Perhaps a career in the securities (or banking) industry is of interest. If so, here are some core principles to start your thinking in that direction. It is by no means an exhaustive list, but might be a good beginning point:


  1. Have discipline. The single most important attribute for success is a consistently applied strategy. Speculation is an effort, usually unsuccessful, to turn a little money into a lot. Investment is an effort, often successful, to prevent a lot of money from becoming a little;

  2. Bet on America. It’s the world’s largest economy, most innovative, most accounting transparent and most law-centric country. Many have bet against, for countless reasons, and they’ve been wrong;

  3. Dividends (and investment interest). There are significant data over long periods of time showing companies that consistently return capital to shareholders are more often the best managed. Such corporate leadership has to be highly effective capital allocators within their businesses. Moreover, there are more than fifty (50) well-known companies that have a twenty-five (25) year or more history of annually increasing their dividend payouts (“Dividend Aristocrats”). More are on a purposeful path to reach “aristocrat” status. These provide a near-certain annual income increase;

  4. Consider the balance sheet. Successful companies that are light on debt have the latitude to weather most any storm. Time works in these companies’ interests, as capital is allocated into long-term business strategies;

  5. Compounding works; “the eighth wonder of the world.” Time is a significant advantage when methodically engaging in compounding of income (all forms);

  6. Diversification. It’s a big, yet sometimes risky, world. Gain international exposure with U.S. companies that do measurable international business too, and have dedicated teams to effectively manage sales and currency exposures. Moreover, always stay diligent to see investment concentrations;

  7. Ignore noise.

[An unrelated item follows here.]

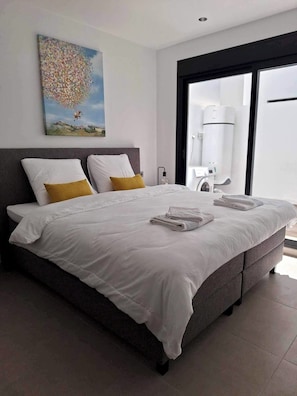 A modern bedroom with a large bed, a painting on the wall, and a view of the outdoors through a sliding door.
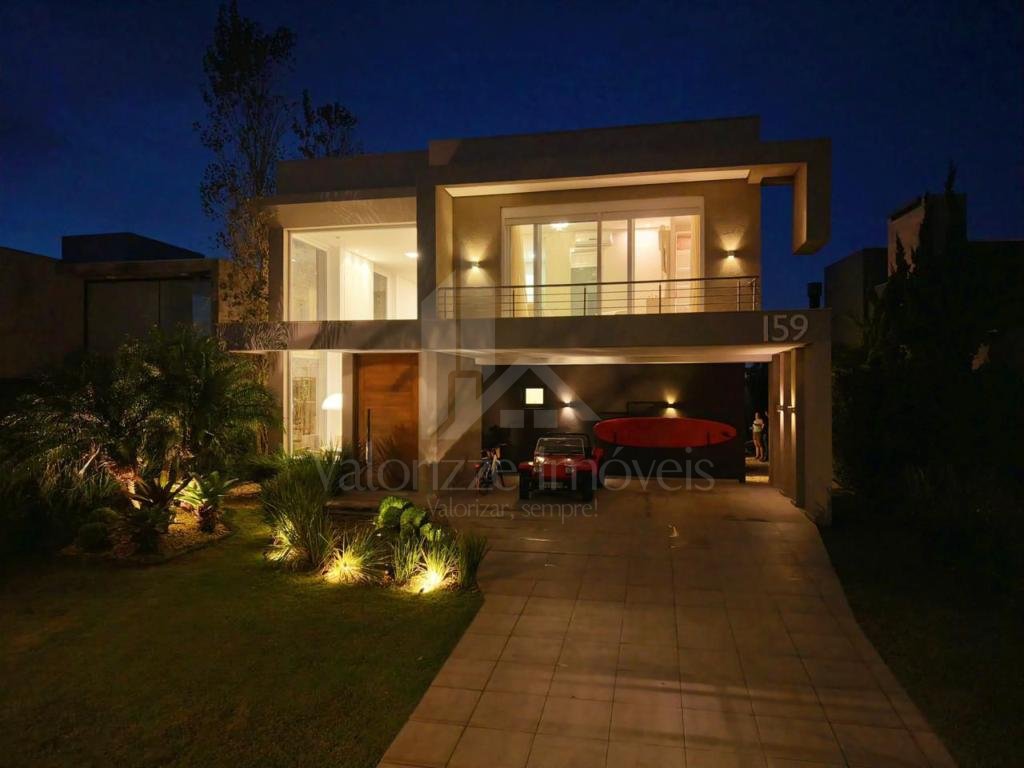 Casa em Condominio 5 dormitorios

Whether from Wall Street, investment strategists, politicians, financial media, so-called experts and/or technicians, etc., stay wholly dedicated to one’s investment approach. Moreover, have a healthy skepticism; especially with the salesman;

  8. Price and liquidity. Buying “on-sale” is foundational. Understand value, a quality security and liquidity, while having an intentional bias towards “margin-of-safety” rather than expensive. Moreover, if it’s complex, it’s likely misunderstood, has liquidity challenges, especially in times of stress, when it’s usually most needed, and is too expensive. The salesman often favors illiquid investments, but it requires a never-ending vigilance in seeking accurate valuations;

  9. Determine taxes and fees. Math matters; know what one keeps;

  10. Risk/reward. Never chase a tip, a rumor, or anything that appears too good to be true. Every investment should be analyzed in relation to U.S. Treasury rates. One should also comprehend the likely direction of interest rates. Risk often comes from not knowing what you're doing, but thinking that you do.